Significance
My points of torment are like pokes now instead of burning embers. But even so, if ignored, they can still do damage. The funny thing is, now that I have entered the last third (fourth?) of my life, the torment now gets to add, for good measure, "... and by the way, you're too old to be tormented by that thought any more!"
I'll give an example: I still have existential questions like, what is my significance and why am I here. But it usually is in the form of, I have no significance and it is my fault. And if unattended and ignored, I can fall into lethargy, the place where I go when I have unattended, depressive thoughts. But this time around, the thought did not get to pass through unnoticed and she wasn't shamed for existing, . . .well, initially she was.
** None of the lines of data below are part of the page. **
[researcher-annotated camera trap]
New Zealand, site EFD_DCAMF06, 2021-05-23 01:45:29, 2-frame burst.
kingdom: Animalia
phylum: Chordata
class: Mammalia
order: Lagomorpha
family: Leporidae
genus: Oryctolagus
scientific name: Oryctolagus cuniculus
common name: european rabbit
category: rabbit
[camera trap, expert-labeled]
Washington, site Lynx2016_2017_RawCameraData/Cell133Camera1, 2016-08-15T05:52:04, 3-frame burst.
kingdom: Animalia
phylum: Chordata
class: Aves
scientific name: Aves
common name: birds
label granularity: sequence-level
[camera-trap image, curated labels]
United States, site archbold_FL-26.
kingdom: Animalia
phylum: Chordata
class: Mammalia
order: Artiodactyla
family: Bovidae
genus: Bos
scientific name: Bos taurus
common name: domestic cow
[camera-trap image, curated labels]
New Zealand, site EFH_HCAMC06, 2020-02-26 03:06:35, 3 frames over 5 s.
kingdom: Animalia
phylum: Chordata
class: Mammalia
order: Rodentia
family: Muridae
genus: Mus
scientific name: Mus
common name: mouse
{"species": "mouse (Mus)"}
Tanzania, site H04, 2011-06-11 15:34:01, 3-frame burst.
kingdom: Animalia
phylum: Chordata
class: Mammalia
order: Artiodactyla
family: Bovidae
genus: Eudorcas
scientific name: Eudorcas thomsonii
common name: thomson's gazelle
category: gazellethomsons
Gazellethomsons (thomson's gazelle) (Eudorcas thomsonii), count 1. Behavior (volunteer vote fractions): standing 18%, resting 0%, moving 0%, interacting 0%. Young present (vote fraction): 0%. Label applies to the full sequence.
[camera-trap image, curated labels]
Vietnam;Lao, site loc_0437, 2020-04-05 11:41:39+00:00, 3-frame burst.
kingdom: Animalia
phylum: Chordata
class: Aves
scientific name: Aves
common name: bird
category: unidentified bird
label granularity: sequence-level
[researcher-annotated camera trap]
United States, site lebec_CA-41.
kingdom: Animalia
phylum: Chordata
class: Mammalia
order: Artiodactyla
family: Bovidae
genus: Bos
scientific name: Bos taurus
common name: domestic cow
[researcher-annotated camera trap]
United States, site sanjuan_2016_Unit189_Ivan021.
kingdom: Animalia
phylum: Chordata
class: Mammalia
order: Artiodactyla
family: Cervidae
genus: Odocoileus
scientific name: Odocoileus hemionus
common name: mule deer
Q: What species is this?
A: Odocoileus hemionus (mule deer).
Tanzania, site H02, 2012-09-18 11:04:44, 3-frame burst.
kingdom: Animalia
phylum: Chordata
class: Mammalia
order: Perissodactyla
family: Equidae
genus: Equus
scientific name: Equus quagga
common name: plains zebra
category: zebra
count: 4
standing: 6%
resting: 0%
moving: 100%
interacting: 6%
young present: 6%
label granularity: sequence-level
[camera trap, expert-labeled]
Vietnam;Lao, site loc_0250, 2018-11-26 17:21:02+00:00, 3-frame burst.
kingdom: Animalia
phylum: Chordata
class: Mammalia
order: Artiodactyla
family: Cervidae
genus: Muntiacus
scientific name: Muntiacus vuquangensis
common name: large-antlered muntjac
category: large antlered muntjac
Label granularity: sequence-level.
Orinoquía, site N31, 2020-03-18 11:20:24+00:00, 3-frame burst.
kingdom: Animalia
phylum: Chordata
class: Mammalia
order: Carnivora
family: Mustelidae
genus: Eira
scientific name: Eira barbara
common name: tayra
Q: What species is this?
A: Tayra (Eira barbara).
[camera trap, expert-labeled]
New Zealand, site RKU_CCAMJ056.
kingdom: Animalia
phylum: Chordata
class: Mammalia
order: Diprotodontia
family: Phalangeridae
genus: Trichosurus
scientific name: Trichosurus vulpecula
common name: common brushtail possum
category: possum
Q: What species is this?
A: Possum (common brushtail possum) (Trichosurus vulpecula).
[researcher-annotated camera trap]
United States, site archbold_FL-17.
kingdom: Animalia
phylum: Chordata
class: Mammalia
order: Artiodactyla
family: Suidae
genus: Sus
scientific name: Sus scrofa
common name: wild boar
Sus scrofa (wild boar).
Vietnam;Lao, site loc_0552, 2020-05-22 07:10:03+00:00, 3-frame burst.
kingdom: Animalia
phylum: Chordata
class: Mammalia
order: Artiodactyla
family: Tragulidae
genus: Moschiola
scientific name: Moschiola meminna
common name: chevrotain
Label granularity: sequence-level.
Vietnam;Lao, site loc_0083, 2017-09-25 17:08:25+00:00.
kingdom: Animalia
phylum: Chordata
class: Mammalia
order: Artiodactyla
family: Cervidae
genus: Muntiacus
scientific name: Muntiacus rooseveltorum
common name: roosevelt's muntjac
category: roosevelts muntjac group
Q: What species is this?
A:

So I pulled her out and said, "Let's look at this, what do you think, do you have significance?"
When you are young, the thought is that eventually you will do something that is significant and people will say, "Wow, what a significant person!" But you reach a certain age and if you are honest with yourself, it becomes obvious that that is not going to happen.
So where does significance come from? For me, the answer this time around was that my significance comes from the fact that I was put here to be a witness of, to be one who reflects and absorbs creation/God. I was put here to witness God and Creation and then to reflect what I witnessed. Actually, that is what we all do whether we know it or not - we all reflect what we absorb.
I'm not quite sure why that comforted me or why it rang true or why I believe that - but for me, it was quite "significant".